Trade Facilitation Programme
Trade Facilitation Programme aims to foster trade in the countries of operations, both intra‑regional and global. Through the programme, institutions provide promises to confirming banks, taking the political and commercial payment risk of international trade transactions take on by banks in the countries of operations. This pioneering programme remains an important source of trade finance in many of countries of operations.                    

Availability of Financial services to households & individuals
Individuals have a key impact on the environment through their doings and consumption of goods and services, and in some cases their effect is proving more intractable than commercial effects. Financial institutions can have a major effect on the activities of individuals by the provision of appropriate financial arrangements - for example, access to cheap mortgage finance is a requirement of widespread home ownership, and car ownership has been critically increased by the accessibility of car loans and hire purchase. In the absence of suitable financing arrangements, products may struggle to achieve sales, mainly if they have high capital costs.

Capital mobilization
Capital mobilization is commonly one of the most necessary conditions for economic development. The role played by Financial Institutions in the process of financial integration in developing countries is very important. With the help of this channel advantage of integration materialized. With the help of capital mobilization capacity building, good governance and economic reforms can easily be achieved.

Insurance and financial services
Financial institutions are supporting a wide range of financial services to help expand local capital markets and develop local financial infrastructure. In 2002-2008 there was a strong focus on leasing transactions and investment with new commitments made to insurance corporations; a pension funds etc. in Pakistan. The Bank also contributed in a number of structured finance transactions, encouraging the use of capital market products in the area. Development in this sector will continue as demand for more diverse financial services rises and as improved legislation provides the essential infrastructure for financial sector development.

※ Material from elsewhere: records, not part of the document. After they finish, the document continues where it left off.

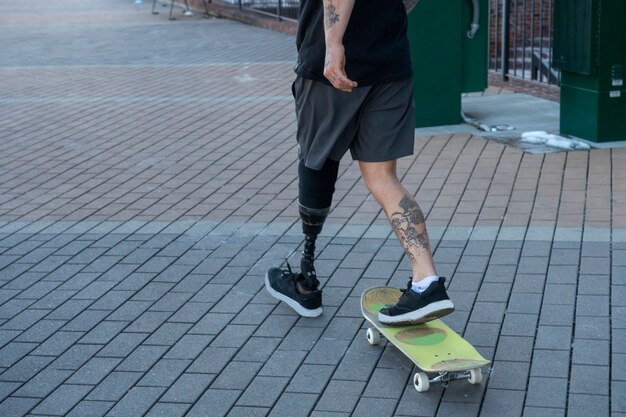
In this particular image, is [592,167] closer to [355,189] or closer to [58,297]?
[355,189]

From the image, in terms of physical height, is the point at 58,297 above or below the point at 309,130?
below

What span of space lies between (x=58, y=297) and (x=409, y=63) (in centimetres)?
218

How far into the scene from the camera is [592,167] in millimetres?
7164

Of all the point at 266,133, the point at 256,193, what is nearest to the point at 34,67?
the point at 266,133

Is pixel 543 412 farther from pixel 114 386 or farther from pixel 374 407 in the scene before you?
pixel 114 386

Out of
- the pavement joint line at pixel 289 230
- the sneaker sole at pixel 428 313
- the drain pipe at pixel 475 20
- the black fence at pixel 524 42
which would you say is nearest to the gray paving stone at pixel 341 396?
the sneaker sole at pixel 428 313

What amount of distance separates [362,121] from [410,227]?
0.51 metres

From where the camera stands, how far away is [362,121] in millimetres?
4422

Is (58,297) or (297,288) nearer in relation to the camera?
(297,288)

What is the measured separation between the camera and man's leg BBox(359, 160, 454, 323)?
164 inches

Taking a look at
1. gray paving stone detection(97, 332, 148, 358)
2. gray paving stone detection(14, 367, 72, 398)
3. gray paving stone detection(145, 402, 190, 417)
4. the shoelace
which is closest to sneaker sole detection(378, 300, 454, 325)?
the shoelace

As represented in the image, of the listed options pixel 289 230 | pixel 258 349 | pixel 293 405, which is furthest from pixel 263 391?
pixel 289 230

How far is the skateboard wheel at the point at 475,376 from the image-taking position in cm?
395

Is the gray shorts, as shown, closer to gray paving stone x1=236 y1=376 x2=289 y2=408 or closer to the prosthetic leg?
the prosthetic leg
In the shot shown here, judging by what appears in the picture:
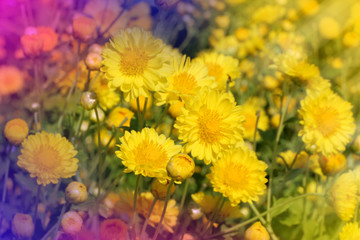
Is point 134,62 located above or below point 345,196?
above

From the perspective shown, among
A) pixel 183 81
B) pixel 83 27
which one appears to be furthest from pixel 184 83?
pixel 83 27

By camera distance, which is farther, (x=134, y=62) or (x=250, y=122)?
(x=250, y=122)

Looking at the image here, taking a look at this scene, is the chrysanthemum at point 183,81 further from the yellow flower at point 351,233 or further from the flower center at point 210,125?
the yellow flower at point 351,233

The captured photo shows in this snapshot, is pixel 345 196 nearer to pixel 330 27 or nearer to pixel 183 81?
pixel 183 81

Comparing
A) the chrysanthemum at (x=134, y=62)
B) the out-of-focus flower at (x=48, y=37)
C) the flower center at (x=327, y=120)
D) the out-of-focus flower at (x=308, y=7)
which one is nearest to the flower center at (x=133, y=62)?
the chrysanthemum at (x=134, y=62)

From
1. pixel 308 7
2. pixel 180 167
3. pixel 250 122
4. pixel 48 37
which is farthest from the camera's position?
pixel 308 7

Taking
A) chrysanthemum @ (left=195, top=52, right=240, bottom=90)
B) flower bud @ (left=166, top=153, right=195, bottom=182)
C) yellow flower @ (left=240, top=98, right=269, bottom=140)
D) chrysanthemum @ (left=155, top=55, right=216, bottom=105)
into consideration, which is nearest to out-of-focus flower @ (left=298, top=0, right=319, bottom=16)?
yellow flower @ (left=240, top=98, right=269, bottom=140)
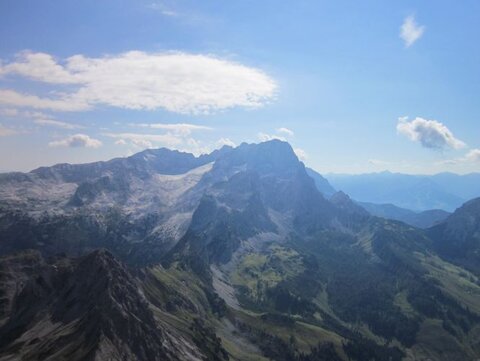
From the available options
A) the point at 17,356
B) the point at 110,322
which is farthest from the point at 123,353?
the point at 17,356

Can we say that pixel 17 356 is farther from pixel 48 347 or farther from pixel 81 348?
pixel 81 348

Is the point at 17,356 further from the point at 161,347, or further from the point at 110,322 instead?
the point at 161,347

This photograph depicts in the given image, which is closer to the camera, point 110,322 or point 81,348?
point 81,348

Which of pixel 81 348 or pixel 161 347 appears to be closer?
pixel 81 348

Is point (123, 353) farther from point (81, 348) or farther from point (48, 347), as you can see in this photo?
point (48, 347)

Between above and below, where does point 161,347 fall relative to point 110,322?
below

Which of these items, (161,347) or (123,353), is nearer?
(123,353)

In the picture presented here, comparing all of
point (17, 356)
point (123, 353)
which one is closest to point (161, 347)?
point (123, 353)

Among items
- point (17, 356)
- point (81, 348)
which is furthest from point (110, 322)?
point (17, 356)
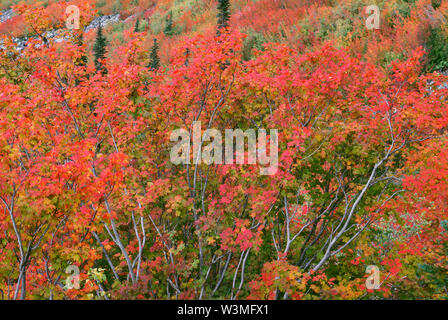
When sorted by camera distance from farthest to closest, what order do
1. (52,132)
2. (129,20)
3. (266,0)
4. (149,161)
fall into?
(129,20) → (266,0) → (52,132) → (149,161)

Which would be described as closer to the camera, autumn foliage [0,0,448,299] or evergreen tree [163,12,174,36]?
autumn foliage [0,0,448,299]

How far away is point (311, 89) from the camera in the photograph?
241 inches

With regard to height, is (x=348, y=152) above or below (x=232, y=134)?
below

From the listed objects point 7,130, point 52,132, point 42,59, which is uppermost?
point 42,59

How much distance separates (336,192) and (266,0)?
29725 millimetres

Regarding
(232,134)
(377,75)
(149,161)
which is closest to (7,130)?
(149,161)

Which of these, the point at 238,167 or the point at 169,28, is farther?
the point at 169,28

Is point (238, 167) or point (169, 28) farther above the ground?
point (238, 167)

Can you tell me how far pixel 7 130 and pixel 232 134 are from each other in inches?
166

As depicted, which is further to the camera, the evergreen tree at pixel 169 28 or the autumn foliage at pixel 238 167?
the evergreen tree at pixel 169 28
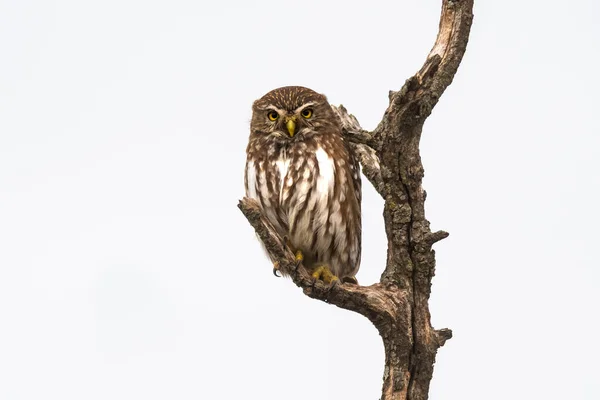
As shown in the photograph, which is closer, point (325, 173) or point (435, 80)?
point (435, 80)

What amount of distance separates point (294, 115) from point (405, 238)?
1316 mm

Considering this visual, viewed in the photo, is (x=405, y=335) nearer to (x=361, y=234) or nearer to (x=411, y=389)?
(x=411, y=389)

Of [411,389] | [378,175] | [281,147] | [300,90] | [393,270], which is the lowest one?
[411,389]

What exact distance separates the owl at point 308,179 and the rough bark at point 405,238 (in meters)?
0.45

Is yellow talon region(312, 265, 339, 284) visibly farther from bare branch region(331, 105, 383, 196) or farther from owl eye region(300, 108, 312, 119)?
owl eye region(300, 108, 312, 119)

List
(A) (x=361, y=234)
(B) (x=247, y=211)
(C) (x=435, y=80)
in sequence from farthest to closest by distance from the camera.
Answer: (A) (x=361, y=234) → (B) (x=247, y=211) → (C) (x=435, y=80)

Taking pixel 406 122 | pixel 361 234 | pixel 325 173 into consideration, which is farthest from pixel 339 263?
pixel 406 122

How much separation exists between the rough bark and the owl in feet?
1.46

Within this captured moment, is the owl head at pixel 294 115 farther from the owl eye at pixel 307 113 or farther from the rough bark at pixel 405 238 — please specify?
the rough bark at pixel 405 238

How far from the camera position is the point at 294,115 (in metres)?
5.67

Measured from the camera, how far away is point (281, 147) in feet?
18.6

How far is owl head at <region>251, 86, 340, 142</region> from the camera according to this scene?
18.6 feet

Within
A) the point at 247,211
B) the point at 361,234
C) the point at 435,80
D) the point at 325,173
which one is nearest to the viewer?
the point at 435,80

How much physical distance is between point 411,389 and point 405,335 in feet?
1.12
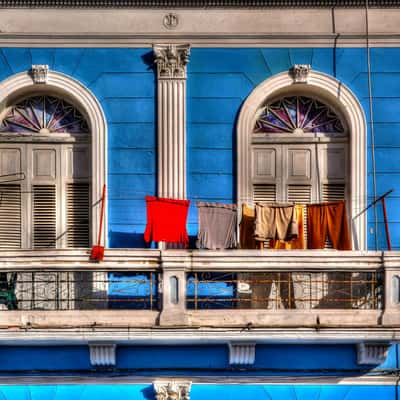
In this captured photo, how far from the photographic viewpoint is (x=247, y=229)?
497 inches

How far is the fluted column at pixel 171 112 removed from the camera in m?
12.9

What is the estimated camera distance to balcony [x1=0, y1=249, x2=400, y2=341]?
11414mm

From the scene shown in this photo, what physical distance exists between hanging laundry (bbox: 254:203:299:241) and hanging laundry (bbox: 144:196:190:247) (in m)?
1.18

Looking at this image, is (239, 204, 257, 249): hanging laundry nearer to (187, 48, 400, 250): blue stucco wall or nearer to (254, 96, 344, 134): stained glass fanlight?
(187, 48, 400, 250): blue stucco wall

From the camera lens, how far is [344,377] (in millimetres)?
12164

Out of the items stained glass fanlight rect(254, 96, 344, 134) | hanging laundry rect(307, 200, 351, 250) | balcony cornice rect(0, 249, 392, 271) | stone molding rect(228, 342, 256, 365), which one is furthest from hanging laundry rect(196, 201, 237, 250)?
Result: stained glass fanlight rect(254, 96, 344, 134)

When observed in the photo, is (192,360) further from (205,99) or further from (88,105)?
(88,105)

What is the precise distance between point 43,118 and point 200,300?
13.8 feet

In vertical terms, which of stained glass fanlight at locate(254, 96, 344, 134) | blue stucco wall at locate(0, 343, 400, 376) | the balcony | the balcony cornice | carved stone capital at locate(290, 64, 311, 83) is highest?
carved stone capital at locate(290, 64, 311, 83)

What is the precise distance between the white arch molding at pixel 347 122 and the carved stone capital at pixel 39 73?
325 cm

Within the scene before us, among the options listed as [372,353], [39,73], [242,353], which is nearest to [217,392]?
[242,353]

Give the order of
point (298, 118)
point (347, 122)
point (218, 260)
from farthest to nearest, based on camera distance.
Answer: point (298, 118) → point (347, 122) → point (218, 260)

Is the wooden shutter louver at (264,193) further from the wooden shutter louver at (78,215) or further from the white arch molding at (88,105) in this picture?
the wooden shutter louver at (78,215)

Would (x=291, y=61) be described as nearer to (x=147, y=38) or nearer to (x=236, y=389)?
(x=147, y=38)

Managing Risk in Financial Institutions
Risk factor is very critical factors while dealing with finance. The assistance of issuance of new securities e.g., the sale of new Treasury securities or new corporate stock or facilitation of trading of existing securities e.g., the sale of existing stock etc. involve factor of risk. We are not self-assured either the securities traded in secondary markets are liquid or not. Focusing on risk management in the financial institution is very essential.

Achievement of Growth
Developed financial systems allow economies to reach their potential since they allow companies which have successfully recognized profitable opportunities to exploit these opportunities as intermediaries by channeling investment funds from those in the economy who are prepared to defer their consumption plans into the future. Achievement of development in country becomes easy with introduction of financial institutions. Different steps of financial development require adequate institutional procedures to be in place.

Financial Innovation
Development of Financial Institutions helps in concentrating on the improvements in technology and its influence on how financial products are delivered. Funds are transferred straight from ultimate savers to ultimate borrowers. With reduction of trust deficit financial innovation is possible on improved grounds. We know the stream of short-term funds is facilitated by money markets and the flow of long-term funds is facilitated by capital markets. These activities also assist in financial innovations.

Tailor made schemes
With the help of different institutes several tailor made schemes for the improvement of economic sector of the country are available at door steps. Introduction of country wide schemes cannot give projected growth. As discussed previous RAAS Financing Scheme, Green tractor scheme, Express loan, Yellow Cap Scheme etc. showed extensive results for the improvement of growth in the country.